**WORK ITEM**
Set down, please, without alteration, the lines of the entries below from the first through the one containing "category: sceloporus species".

[RECORDS SHOWN]

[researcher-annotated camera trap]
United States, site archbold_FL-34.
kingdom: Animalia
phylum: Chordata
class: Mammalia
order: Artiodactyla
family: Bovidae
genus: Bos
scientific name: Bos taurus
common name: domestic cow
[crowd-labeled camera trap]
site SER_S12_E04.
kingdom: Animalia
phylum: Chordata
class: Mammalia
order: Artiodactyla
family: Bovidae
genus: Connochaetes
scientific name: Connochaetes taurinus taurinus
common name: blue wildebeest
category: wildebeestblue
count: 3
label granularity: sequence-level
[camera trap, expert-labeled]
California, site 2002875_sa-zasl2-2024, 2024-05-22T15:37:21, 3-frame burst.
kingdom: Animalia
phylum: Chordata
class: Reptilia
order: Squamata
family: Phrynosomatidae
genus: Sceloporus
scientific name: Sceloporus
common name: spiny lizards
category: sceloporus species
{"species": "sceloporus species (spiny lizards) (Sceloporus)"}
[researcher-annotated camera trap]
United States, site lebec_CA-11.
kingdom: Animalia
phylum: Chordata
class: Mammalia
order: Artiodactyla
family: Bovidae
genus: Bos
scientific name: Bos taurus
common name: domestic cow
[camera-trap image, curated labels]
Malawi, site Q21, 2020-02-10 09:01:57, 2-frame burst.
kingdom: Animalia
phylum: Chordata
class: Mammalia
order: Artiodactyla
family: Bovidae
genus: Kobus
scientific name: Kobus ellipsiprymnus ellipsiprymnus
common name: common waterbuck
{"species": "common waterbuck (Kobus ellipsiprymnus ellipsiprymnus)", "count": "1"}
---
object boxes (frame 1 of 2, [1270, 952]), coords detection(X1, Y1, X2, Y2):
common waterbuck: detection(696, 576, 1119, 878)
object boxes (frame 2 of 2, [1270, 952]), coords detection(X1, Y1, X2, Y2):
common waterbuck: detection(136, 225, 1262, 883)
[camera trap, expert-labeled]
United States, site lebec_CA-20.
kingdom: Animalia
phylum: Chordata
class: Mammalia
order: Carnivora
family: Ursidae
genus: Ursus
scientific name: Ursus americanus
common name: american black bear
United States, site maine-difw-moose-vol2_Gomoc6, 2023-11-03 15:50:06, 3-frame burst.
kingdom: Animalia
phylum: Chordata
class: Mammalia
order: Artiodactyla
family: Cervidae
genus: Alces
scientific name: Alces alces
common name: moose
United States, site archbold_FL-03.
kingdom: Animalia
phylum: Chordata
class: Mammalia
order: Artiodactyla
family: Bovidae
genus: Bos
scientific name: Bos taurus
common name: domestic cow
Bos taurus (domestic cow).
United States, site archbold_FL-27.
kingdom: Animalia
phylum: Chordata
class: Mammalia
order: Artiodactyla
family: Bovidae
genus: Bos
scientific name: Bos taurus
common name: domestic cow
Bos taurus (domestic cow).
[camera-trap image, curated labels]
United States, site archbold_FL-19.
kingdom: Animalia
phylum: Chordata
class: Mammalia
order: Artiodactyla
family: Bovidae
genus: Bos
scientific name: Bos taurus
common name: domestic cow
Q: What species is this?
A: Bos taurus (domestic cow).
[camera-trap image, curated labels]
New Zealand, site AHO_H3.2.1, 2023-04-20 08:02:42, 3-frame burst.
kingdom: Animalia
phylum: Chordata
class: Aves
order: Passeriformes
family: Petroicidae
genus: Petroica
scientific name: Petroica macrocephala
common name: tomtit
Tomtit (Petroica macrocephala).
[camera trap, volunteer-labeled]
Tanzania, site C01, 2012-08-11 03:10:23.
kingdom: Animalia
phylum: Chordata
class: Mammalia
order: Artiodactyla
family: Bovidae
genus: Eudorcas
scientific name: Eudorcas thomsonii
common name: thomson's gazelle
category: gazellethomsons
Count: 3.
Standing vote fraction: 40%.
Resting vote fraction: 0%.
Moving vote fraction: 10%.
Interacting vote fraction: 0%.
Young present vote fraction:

[/RECORDS SHOWN]

**WRITTEN SOLUTION**
[researcher-annotated camera trap]
United States, site archbold_FL-34.
kingdom: Animalia
phylum: Chordata
class: Mammalia
order: Artiodactyla
family: Bovidae
genus: Bos
scientific name: Bos taurus
common name: domestic cow
[crowd-labeled camera trap]
site SER_S12_E04.
kingdom: Animalia
phylum: Chordata
class: Mammalia
order: Artiodactyla
family: Bovidae
genus: Connochaetes
scientific name: Connochaetes taurinus taurinus
common name: blue wildebeest
category: wildebeestblue
count: 3
label granularity: sequence-level
[camera trap, expert-labeled]
California, site 2002875_sa-zasl2-2024, 2024-05-22T15:37:21, 3-frame burst.
kingdom: Animalia
phylum: Chordata
class: Reptilia
order: Squamata
family: Phrynosomatidae
genus: Sceloporus
scientific name: Sceloporus
common name: spiny lizards
category: sceloporus species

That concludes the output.